On the other side of cause and effect, it seems the physiological changes to the hormonal and immune systems that occur in the body due to depression can to lead to obesity, too. And if you’re depressed, you’re more likely to neglect your health. You may have trouble staying physically active and find it difficult to avoid overeating and unhealthy food—leading to overweight and obesity.

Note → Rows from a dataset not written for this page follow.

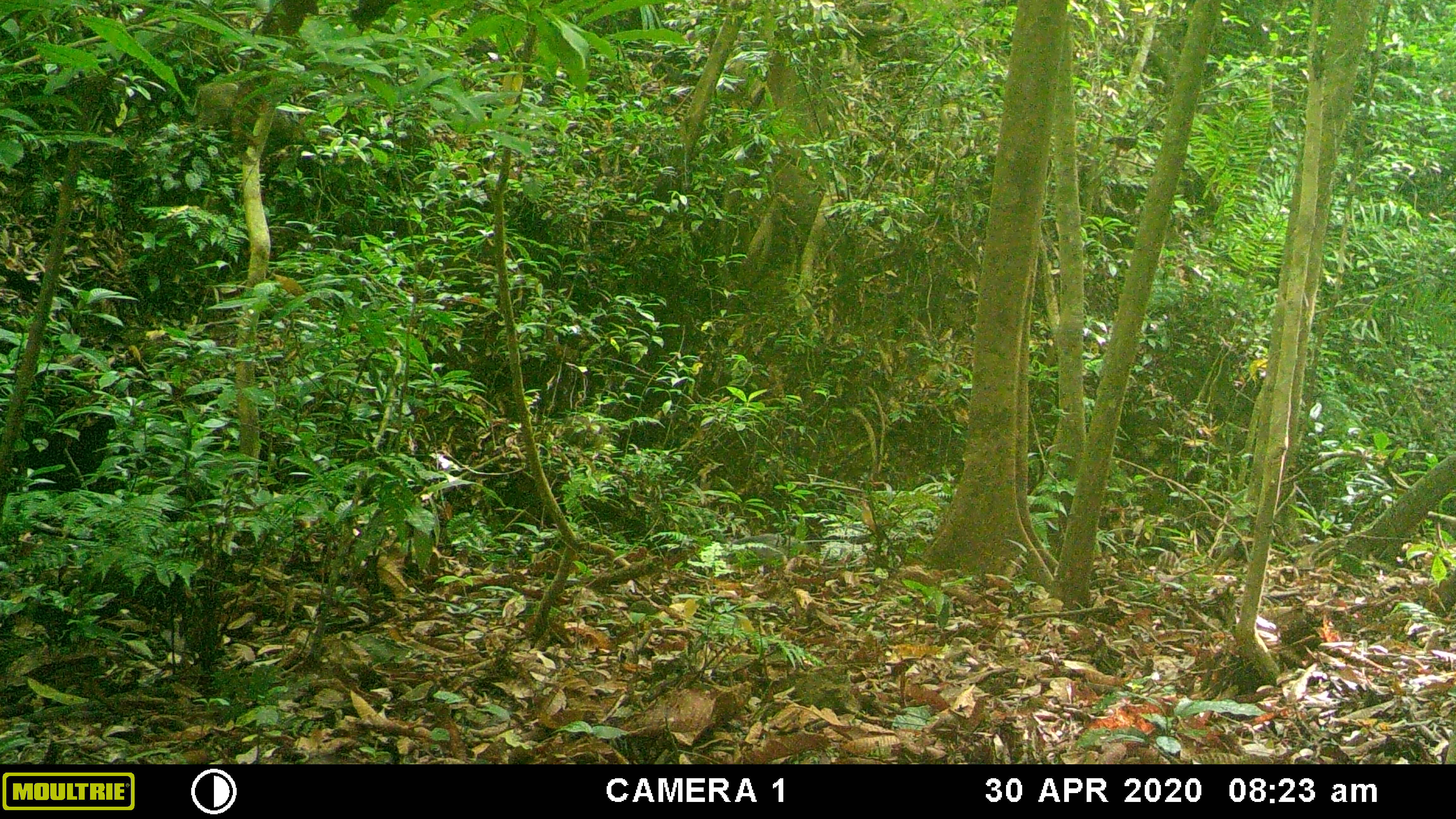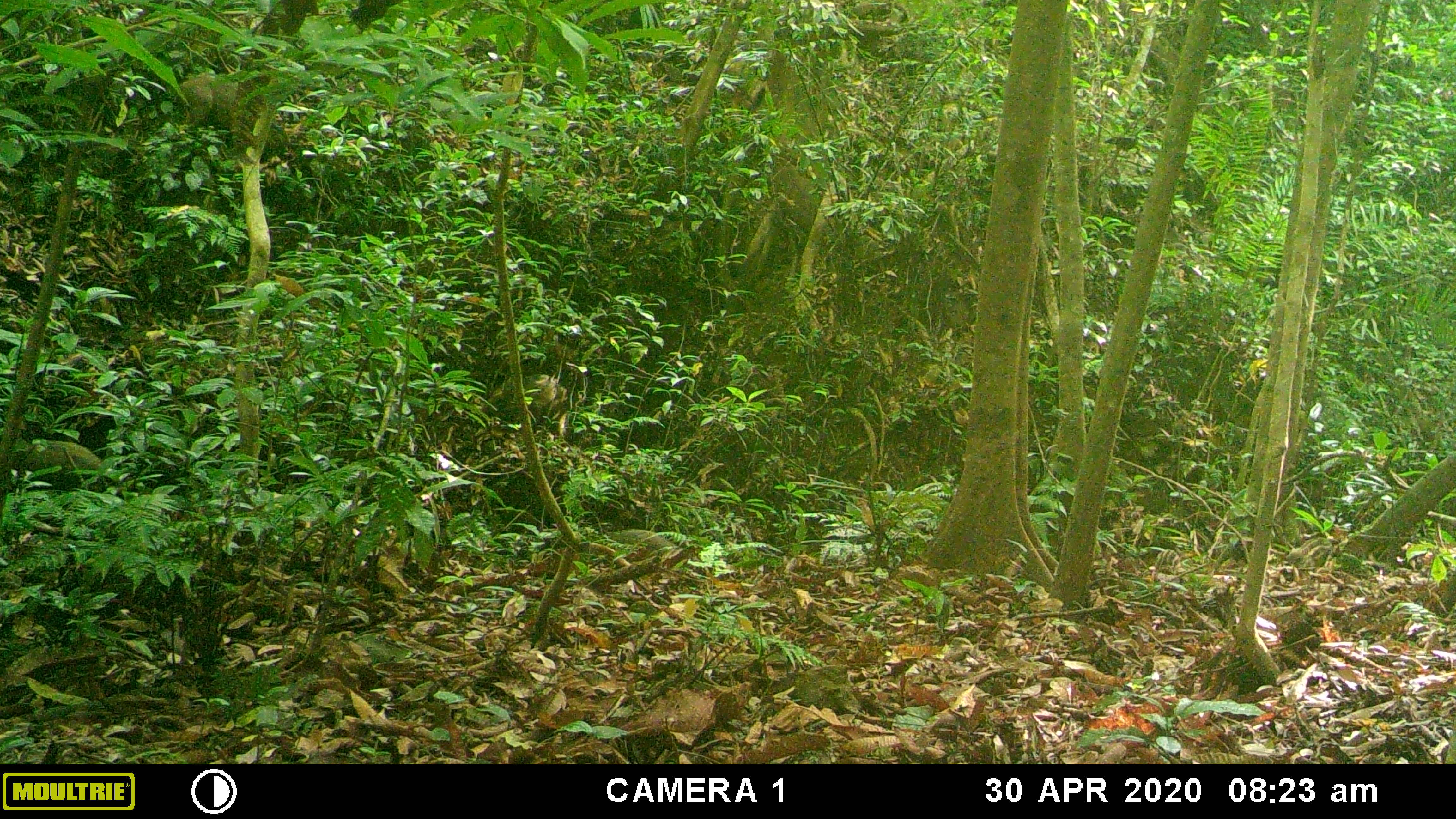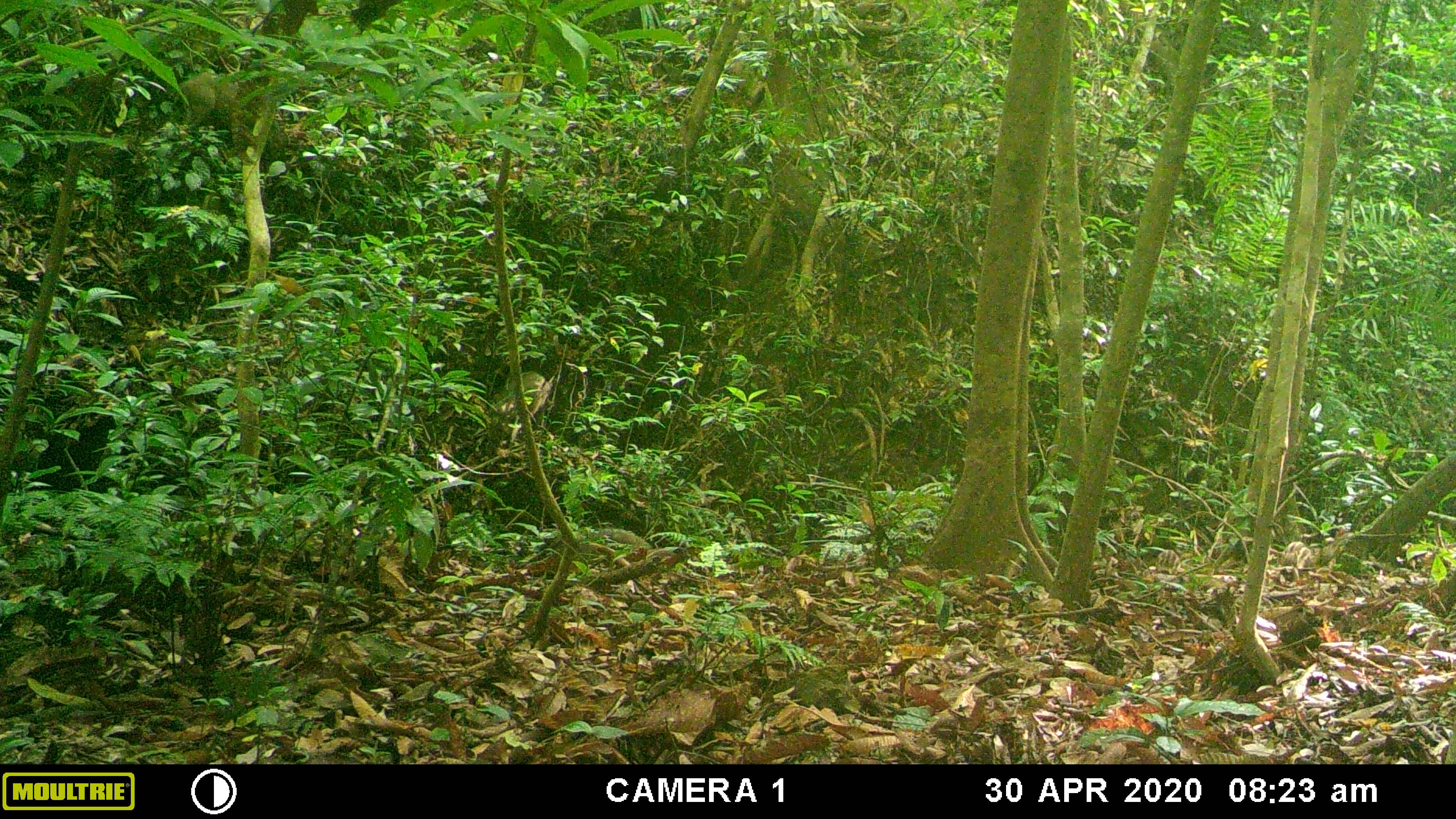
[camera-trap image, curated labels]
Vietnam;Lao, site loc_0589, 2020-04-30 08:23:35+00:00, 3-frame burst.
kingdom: Animalia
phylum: Chordata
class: Mammalia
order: Artiodactyla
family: Suidae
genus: Sus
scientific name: Sus scrofa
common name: eurasian wild pig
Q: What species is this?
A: Eurasian wild pig (Sus scrofa).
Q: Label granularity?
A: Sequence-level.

The hormone leptin keeps popping up as a possible agent in many of the disorders associated with obesity. It’s theorized that low levels of leptin are a causative factor in depression. However, leptin is found at high levels in people who are obese, so at first glance such a link would seem unlikely. But people who are obese seem to develop a resistance to leptin, in much the same way that someone with type 2 diabetes develops a resistance to insulin. This resistance is demonstrated by the fact that giving leptin to nonobese people decreases their appetite but has no effect on obese people. It’s this resistance that’s thought to lead to high levels of leptin in people who are obese.

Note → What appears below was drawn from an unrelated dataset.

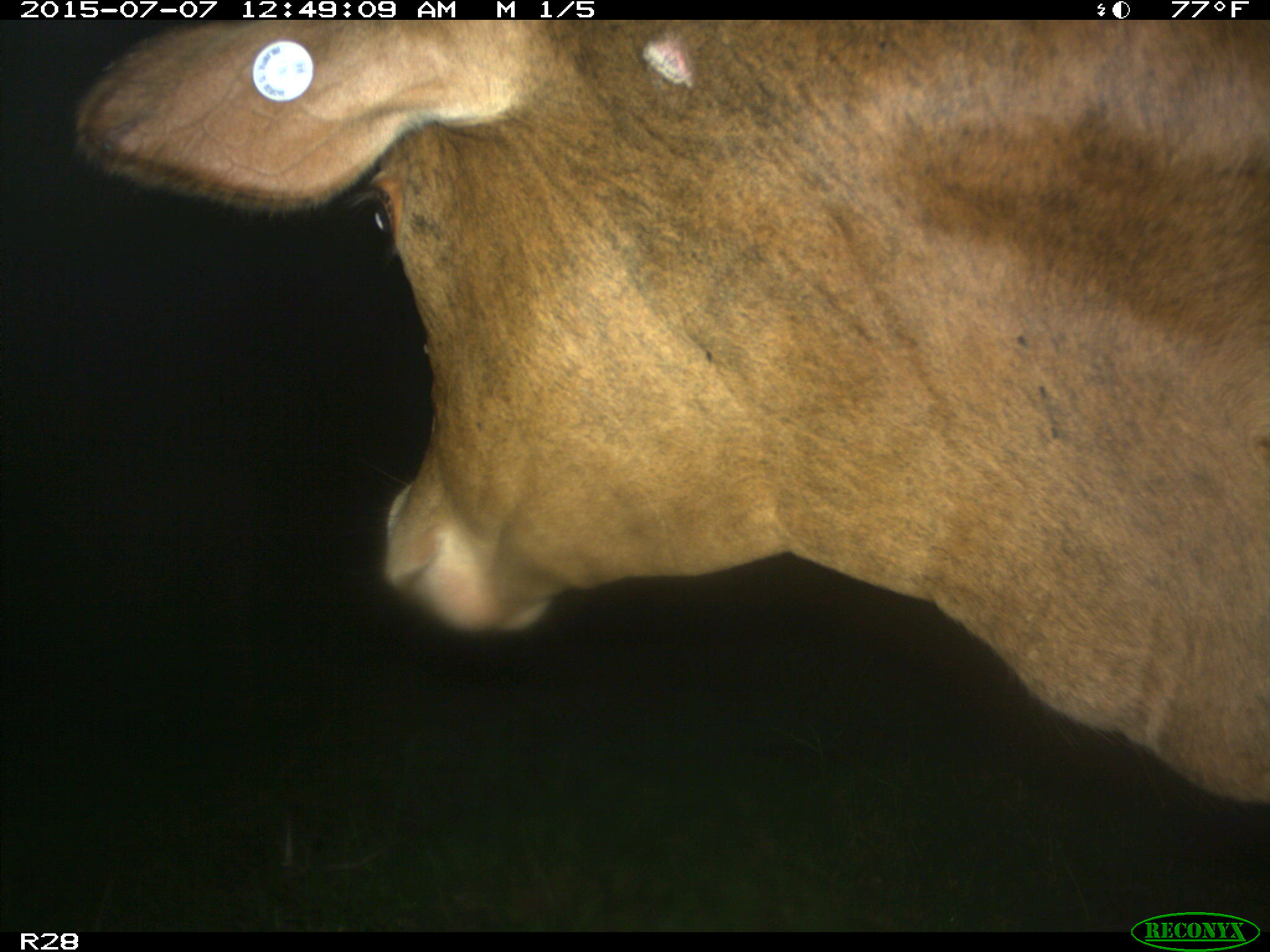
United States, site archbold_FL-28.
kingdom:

Depression may cause you to put on more visceral fat. One study found that, over 5 years, the waist circumference of people with high levels of depression grew faster than the waist circumference of people with low levels of depression. This may be because cortisol, a stress hormone, is associated with depression. Cortisol affects fat distribution by causing you to store more fat centrally, as visceral fat.
Alzheimer’s Disease
Who are you as a person? Many would say that you are the sum collection of all your experiences, your entire life, stored as memories.
Alzheimer’s disease is a progressive condition that targets some of the most critical brain functions: memory, thinking, and behavior. Alzheimer’s is not a normal part of aging. In Alzheimer’s, abnormalities occur in the brain cell structures and interfere with the normal activity of nerve cells.
People who are obese have an almost four times greater risk of developing dementias, such as Alzheimer’s, in later life. Obesity also accelerates cognitive decline and the progression of Alzheimer’s.
IMAGE: Healthy brain cross section (left image). Brain cross section with Alzheimer’s disease (right image).
The reasons for the association between obesity and Alzheimer’s aren’t entirely clear, but it appears very likely that blood vessel damage caused by obesity (and its related disorders, including hypertension and type 2 diabetes) has a great deal to do with it. Up to a quarter of the blood pumped out from each heart beat is dedicated to the brain, and any decrease in that flow can boost the risk of nerve damage and promote Alzheimer’s.
High glucose and insulin levels due to type 2 diabetes and metabolic syndrome are probably also to blame. Both glucose and insulin can damage blood vessels by causing inflammation. Excess glucose may also damage the brain cells directly.